Dans l’Antiquité, les Chinois croyaient en des divinités des fleuves ou des rivières.
Gòng Gōng 共工 dieu de l' eau représenté comme ayant une tête humaine et le corps d'un serpent est un dieu destructeur, responsable de catastrophes cosmiques et de nombreuses inondations shuǐ zāi 水灾.
Ainsi, dans un de ses accès de rage, il se fracassa la tête contre le mont buzhou, Bùzhōu Shān* 不周山 et endommagea l’un des huit piliers soutenant le ciel, provoquant ainsi une inclinaison du ciel vers le nord-ouest et un déplacement de la terre vers le sud- est.
La déesse Nuwa coupa alors les pattes de la tortue géante Ao et les utilisa pour remplacer le pilier tombé, mettant fin aux inondations. Nuwa était cependant incapable de corriger complètement l’inclinaison de Ciel et de la Terre et de modifier les effets sur les astres, les fleuves et les rivières.
Hebo 河伯 Seigneur de la rivière comte du Fleuve Jaune Huang He fut alors mandaté par l’empereur de Jade pour dessiner le fleuve et le maitriser.
Hebo est décrit comme monté sur un char d’eau tiré par deux dragons à travers les nuages, dans toutes les directions. Il est considéré comme bienveillant, mais aussi gourmand, imprévisible, et dangereusement destructeur.
“Hebo se rendit d'abord dans sa ville natale et voulut demander de l'aide aux villageois. Les villageois le détestaient tous parce qu'il était paresseux, et personne ne lui répondit. Il trouva enfin un vieil homme dans le village et lui parla de son ambition de gérer le fleuve Jaune. Quand ils se séparèrent, le vieil homme ordonna à He Bo de faire le travail jusqu'au bout, de ne pas abandonner à mi-chemin et de commencer à gérer le fleuve Jaune après en avoir fait le dessin.
Au moment où He Bo a enfin dessiné la rivière, il est vieux et fragile. (…)
Je ne peux que soupirer de ne pas avoir la force de gouverner le fleuve Jaune selon le plan, et j'en suis très triste.(...) Il y aura un jour quelqu'un qui pourra gérer le fleuve Jaune .”
Hebo fournira finalement la carte du Fleuve Jaune à Yu le grand 大禹 et contribuera ainsi à mettre fin à la Crue des hautes eaux大洪水.

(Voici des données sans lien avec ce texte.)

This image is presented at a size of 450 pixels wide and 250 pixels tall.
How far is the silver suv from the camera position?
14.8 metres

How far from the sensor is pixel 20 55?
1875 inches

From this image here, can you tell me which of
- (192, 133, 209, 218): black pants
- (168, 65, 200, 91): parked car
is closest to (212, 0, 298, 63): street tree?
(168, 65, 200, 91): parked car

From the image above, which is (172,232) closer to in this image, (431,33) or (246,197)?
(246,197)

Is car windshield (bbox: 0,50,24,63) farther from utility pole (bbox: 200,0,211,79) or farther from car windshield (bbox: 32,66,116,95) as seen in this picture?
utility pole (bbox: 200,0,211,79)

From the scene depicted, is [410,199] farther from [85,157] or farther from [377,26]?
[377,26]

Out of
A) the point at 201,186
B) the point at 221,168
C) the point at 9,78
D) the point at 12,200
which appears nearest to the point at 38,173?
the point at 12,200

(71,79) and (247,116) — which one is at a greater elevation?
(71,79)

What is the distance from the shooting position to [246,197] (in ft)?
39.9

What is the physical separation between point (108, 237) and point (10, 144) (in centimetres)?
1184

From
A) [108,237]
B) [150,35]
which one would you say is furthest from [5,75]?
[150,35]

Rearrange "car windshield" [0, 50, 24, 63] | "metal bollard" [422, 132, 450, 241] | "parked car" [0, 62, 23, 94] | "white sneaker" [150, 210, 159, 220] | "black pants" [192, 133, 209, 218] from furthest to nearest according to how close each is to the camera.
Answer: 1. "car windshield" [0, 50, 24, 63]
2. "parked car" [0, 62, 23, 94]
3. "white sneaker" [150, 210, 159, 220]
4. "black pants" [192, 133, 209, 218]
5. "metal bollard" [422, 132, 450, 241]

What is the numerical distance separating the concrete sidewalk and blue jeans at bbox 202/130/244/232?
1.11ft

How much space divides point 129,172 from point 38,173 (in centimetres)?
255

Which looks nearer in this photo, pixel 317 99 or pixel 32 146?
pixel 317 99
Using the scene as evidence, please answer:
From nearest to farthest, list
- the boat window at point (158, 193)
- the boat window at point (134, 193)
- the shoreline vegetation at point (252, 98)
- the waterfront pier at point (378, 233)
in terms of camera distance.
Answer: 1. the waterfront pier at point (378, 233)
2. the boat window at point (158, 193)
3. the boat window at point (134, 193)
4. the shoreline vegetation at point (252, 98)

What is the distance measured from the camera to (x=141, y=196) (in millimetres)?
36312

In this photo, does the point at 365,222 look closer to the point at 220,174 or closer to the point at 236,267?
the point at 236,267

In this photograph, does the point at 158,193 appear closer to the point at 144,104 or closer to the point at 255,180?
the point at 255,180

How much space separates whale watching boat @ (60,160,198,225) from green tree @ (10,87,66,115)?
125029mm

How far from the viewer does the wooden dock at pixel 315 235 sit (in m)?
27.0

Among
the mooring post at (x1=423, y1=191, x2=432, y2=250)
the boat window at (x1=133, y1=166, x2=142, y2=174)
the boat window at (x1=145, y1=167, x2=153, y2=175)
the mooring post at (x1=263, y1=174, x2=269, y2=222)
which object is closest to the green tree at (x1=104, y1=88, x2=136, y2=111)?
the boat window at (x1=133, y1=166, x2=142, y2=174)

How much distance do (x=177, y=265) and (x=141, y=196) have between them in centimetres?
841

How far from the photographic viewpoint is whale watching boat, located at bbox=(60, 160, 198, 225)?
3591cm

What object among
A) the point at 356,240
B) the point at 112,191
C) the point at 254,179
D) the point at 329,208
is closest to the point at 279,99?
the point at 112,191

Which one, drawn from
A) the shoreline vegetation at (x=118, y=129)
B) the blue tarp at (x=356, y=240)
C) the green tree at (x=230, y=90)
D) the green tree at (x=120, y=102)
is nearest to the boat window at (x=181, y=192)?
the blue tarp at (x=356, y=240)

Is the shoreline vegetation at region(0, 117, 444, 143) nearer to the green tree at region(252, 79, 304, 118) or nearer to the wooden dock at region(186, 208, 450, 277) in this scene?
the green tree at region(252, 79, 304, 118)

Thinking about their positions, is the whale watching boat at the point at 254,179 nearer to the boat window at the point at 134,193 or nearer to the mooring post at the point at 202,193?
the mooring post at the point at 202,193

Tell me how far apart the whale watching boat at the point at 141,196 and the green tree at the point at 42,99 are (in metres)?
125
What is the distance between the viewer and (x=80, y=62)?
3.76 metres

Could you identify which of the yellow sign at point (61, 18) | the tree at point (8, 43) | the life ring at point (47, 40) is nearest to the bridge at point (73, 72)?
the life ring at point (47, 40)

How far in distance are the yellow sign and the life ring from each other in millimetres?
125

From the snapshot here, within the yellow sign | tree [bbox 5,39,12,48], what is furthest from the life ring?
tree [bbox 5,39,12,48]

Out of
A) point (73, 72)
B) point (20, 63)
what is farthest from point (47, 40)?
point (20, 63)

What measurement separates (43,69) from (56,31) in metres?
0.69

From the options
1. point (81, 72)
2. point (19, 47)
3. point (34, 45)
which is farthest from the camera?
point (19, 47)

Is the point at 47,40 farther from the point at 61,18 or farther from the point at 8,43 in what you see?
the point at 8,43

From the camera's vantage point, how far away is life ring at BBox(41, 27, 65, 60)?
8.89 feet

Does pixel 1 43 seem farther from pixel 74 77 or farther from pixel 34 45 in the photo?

On dédia un culte à Hebo, culte qui se confond avec celui du fleuve et fut l’objet de sacrifices humains; des jeunes femmes, destinées à devenir les épouses du dieu furent noyées dans le fleuve.
Origine
Une grande partie de la mythologie chinoise trouve son origine dans les royaumes du sud de Chu 楚, de Wu 吳 et de Yue 越. Dans les régions riches en eau de la région du Yangtze, la prévention des inondations était une tâche cruciale pour la survie des communautés. C'est ici que les mythes des contrôleurs de l'eau Gǔn 鯀, Gòng Gōng 共工, Yu le Grand 大禹 dà yǔ et Shùn 舜 ont trouvé leur origine.
Trop d’eau ou pas assez
Depuis toujours les chinois ont dû faire face aux à de nombreuses inondations et problèmes de sécheresse . L’impétueux fleuve jaune 浩浩荡荡的黄河 , dont le lit se déplaçait sur des centaines de kilomètres de distance ou rompait les digues ainsi que le Yangtsé inondaient régulièrement les plaines centrales.
La légende de Yu le grand qui dompte les eaux 大禹治水 dàyǔzhìshuǐ raconte l’histoire de ce combat des Chinois contre les inondations du fleuve Jaune.
C’est certainement de là que vient cette habitude chinoise de changer le cours des fleuves et des rivières, de construire des digues et des barrages et de creuser des canaux .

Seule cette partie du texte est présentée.